When the current Mr Banks was in deep trouble with the very bank he worked for and was unable to care for his children after their mother’s death, the stage was set for the return of Mary Poppins (Emily Blunt) and she came down from above to make things right, with the help of the children, of course!

The sequel of the Disney classic stays true to the original that has been mesmerising children and adults since 1964 and takes the modern generation on an enchanting adventure where grownups were the bad guys, where London was simple and where anything was possible. Set in the depression-era of the 1930s, the events of this sequel took place exactly 25 years after the original film with everything changing except Mary Poppins.

The two kids who were part of her first journey — Michael (Ben Whishaw) and Jane (Emily Mortimer) — no longer believed in magic because they are part of the adult world, yet let Mary Poppins back into their lives because secretly, they hoped for a miracle.

And miracle it was because the lives of Annabel (Pixie Davies), John (Nathanael Saleh) and Georgie (Joel Dawson) changed as soon as their new nanny joined them. From taking a bath under the sea to driving a bicycle with five passengers, from taking a trip into a bowl to flying a kite (the same one), they did everything they ever imagined was impossible. Add a spoonful of magic and music and you have a perfect film that comes once in a lifetime and caters to kids and adults alike. In this adventure, Mary Poppins is helped by Jack (Lin-Manuel Miranda) who even stops time for her (literally) when the going got extremely tough for the older Mr Banks!

The performances were great, although Emily Blunt was in no way as striking as Julie Andrews, she did a good job convincing the children that even the impossible is possible. The movie shows Ben Whishaw as the father, Emily Mortimer as the aunt, Lin-Manuel Miranda as the street lamplighter, and Meryl Streep as Mary’s cousin. Colin Firth as the antagonist was a bit heartbreaking but who would have said ‘no’ to play the main bad guy opposite Mary Poppins?
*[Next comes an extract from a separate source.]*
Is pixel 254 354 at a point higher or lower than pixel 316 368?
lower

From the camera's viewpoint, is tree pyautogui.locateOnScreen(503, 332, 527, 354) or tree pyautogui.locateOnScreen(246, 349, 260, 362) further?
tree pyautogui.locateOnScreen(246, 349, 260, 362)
And then there was the surprise entry of Dick Van Dyke who danced into the hearts of all at the age of 93 and didn’t disappoint at all!

Director Rob Marshall’s attempts at bringing back Mary Poppins is a commendable one but could have been much better had the duration been 90 minutes instead of over two hours and had the soundtrack been more ‘supercalifragilisticexpialidocious’ like the original, but since it strikes a chord into the hearts of the young and the minds of the old, it’s a winner just like Mary Poppins!